Bundespräsident Johannes Rau ist noch bis zum 6. März in Indien. Er wird unter anderem begleitet von Hermann Scheer (SPD), Mitglied im Auswärtigen Ausschuss des Bundestags. Dieser ist - zum Beispiel in seiner Funktion als Chef von Eurosolar - seit Jahren ein Vorkämpfer erneuerbarer Energien. Indien ist das einzige Land der Welt mit einem eigenen Ministerium für erneuerbare Energien. Aber Indien ist bekanntlich ein Land mit großen Widersprüchen. Ein Land, das stolz auf seine Mega-Staudämme und Atomkraftwerke ist. 70 Prozent der Energie, so die offiziellen Statistiken, stammt aus fossilen Brennstoffen.

Schwache Statistik

Wind, Sonne, Biogas und kleine Wasserkraftwerke - auch das die offizielle Statistik - tragen nur zu 3,5 Prozent zum indischen Energieverbrauch bei. Hermann Scheer hält die tatsächlichen Zahlen allerdings für beträchtlich höher. Millionen von Biogas-Anlagen oder Sonnenkollektoren auf dem Land sind nur für den Eigenverbrauch. Dieser wird niemandem berechnet und findet daher keinen Eingang in die Statistiken.

Scheer glaubt allerdings, dass das Potential noch deutlich ausgebaut werden könnte. Bei seinen Treffen mit indischen Industriellen hat er großes Interesse entdeckt, nur die Politik setze noch die falschen Akzente: "Die Rahmenbedingungen sind völlig ungenügend. Man stützt sich - und das ist eine politische Fehlentwicklung in der gesamten Dritten Welt - immer dann, wenn es um Umweltinitiativen geht, auf Entwicklungshilfe." Und wenn keine komme, fühle man nicht für sich die Notwendigkeit, eigene politische Initiativen zu ergreifen. "Das ist das große Problem. Das heißt, man erkennt zu wenig, dass es im elementaren Eigeninteresse liegt."

- Einträge
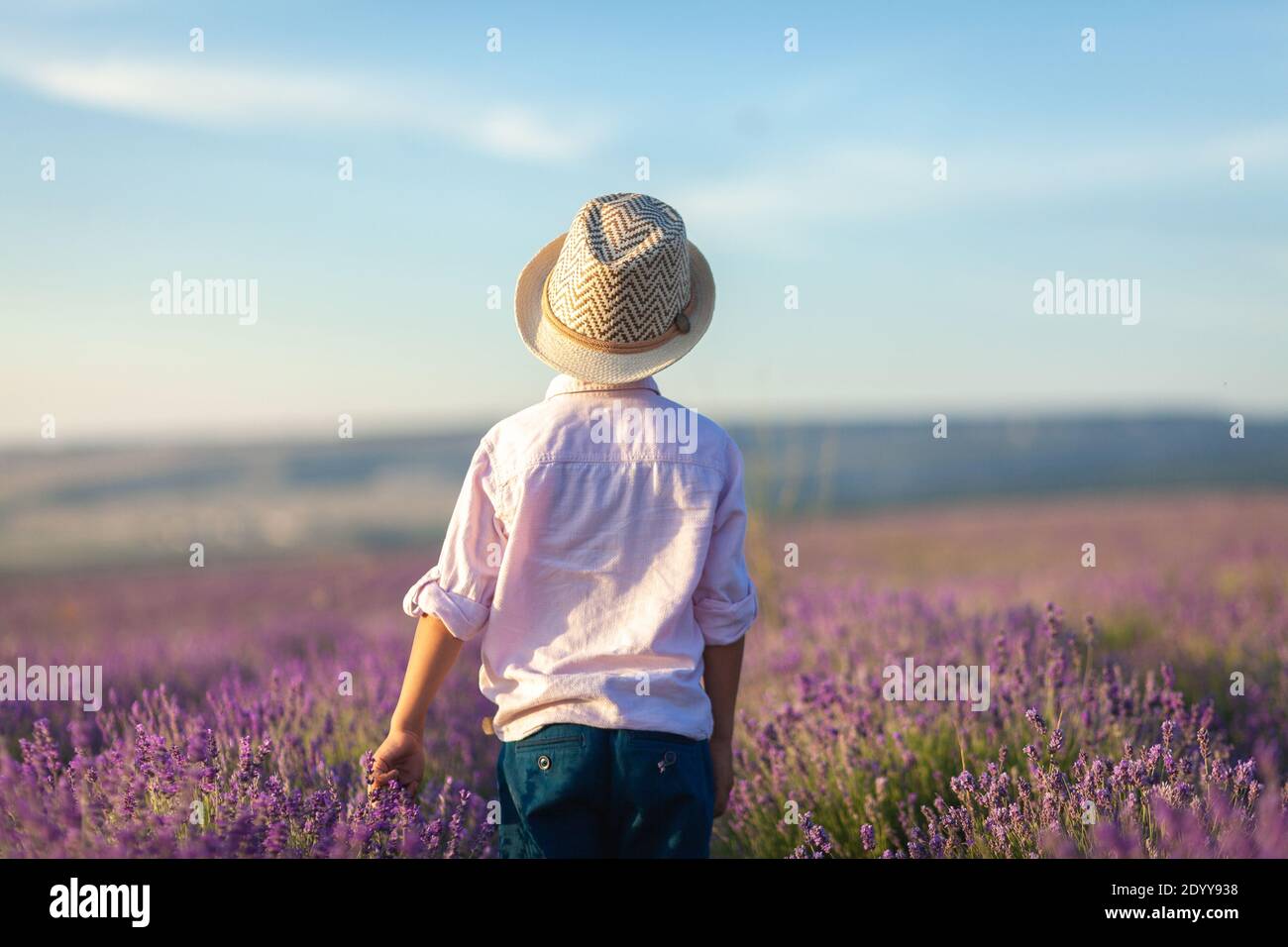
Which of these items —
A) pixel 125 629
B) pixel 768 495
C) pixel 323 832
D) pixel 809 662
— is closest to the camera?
pixel 323 832

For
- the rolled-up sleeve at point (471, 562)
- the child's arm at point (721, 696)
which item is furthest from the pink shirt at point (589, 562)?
A: the child's arm at point (721, 696)

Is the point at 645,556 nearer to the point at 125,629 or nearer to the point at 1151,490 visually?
the point at 125,629

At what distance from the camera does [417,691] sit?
256 centimetres

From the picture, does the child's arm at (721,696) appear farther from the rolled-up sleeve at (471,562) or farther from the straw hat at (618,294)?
the straw hat at (618,294)

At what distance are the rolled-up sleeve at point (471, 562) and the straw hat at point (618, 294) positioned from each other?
300 mm

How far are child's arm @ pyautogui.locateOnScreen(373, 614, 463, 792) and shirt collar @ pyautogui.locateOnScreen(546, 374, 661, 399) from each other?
0.55 meters

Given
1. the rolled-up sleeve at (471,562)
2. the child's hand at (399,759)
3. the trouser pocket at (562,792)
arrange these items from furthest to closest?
the child's hand at (399,759)
the rolled-up sleeve at (471,562)
the trouser pocket at (562,792)

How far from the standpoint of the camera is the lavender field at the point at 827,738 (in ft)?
9.02

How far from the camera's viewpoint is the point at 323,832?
106 inches

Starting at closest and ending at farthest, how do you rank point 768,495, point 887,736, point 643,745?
point 643,745 < point 887,736 < point 768,495

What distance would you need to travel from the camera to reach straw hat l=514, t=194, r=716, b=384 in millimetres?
2529

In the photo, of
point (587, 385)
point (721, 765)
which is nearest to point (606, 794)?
point (721, 765)
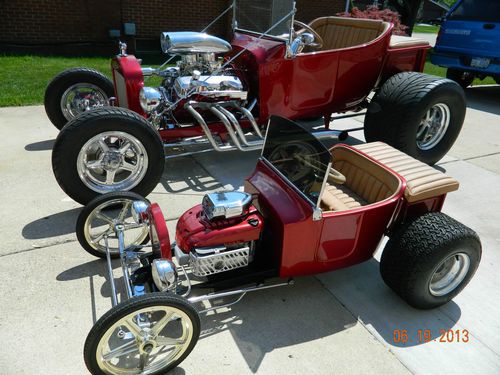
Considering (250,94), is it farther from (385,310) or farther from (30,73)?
(30,73)

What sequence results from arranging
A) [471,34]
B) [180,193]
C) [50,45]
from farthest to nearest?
[50,45]
[471,34]
[180,193]

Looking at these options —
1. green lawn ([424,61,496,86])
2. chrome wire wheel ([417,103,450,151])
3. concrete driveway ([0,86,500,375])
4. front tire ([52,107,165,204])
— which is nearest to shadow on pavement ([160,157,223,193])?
concrete driveway ([0,86,500,375])

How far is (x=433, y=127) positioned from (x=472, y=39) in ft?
13.7

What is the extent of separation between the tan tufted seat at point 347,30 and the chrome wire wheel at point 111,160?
309cm

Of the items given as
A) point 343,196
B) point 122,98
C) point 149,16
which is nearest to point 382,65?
point 343,196

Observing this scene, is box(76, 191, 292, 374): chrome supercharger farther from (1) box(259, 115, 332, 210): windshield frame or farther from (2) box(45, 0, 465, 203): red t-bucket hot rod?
(2) box(45, 0, 465, 203): red t-bucket hot rod

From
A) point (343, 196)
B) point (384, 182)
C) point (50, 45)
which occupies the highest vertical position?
point (384, 182)

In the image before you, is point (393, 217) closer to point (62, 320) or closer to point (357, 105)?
point (62, 320)

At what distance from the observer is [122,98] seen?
4430 millimetres

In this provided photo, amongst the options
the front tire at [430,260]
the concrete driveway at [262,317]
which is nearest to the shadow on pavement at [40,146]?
the concrete driveway at [262,317]

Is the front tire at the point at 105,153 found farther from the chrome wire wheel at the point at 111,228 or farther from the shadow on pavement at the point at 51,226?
the chrome wire wheel at the point at 111,228

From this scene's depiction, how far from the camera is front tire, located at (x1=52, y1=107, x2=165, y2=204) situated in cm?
339

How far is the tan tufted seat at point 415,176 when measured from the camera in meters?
2.77

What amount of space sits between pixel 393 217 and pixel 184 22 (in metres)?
9.25
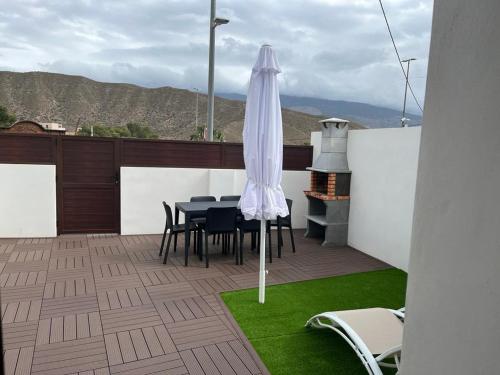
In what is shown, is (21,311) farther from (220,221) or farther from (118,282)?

- Aufgaben
(1) Welchen Anteil am indischen Energieverbrauch haben Wind, Sonne, Biogas und kleine Wasserkraftwerke laut offizieller Statistik im Auszug über erneuerbare Energien in Indien?
(2) Schreib den Auszug über erneuerbare Energien in Indien im Anschluss an seinen letzten Satz weiter.

- Antworten
(1) 3,5 Prozent

(2)
70 Prozent der ländlichen Haushalte in Indien sind zum Beispiel nicht ans Stromnetz angeschlossen. Für die dezentrale Energieversorgung gibt es darum keine günstigere Lösung als Sonne, Wind und Biogas.

Marktlogik

Doch auch in Indien setze sich die Marktlogik im Zuge der Globalisierung immer weiter durch, sagt Scheer. Erneuerbare Energien, so werde argumentiert, sollten sich doch auf dem Markt durchsetzen. Das Problem sieht Scheer nicht darin, dass erneuerbare Energien auf Dauer nicht wettbewerbsfähig sind, sondern darin, dass die Bedingungen auf dem Markt nicht fair seien: "Für Nuklearforschung, und zwar nicht nur für militärische, wird hier wesentlich mehr Geld aufgewendet als für erneuerbare Energien, obwohl die Gesellschaft längst von erneuerbaren Energien redet." Aber zu einem Prioritätenwechsel sei es in der Praxis noch nicht gekommen. Schaue man sich die Strukturen in den ländlichen Räumen Indiens an, dann stelle man fest, dass dort Diesel subventioniert werde, erneuerbare Energien nicht, berichtet der Politiker.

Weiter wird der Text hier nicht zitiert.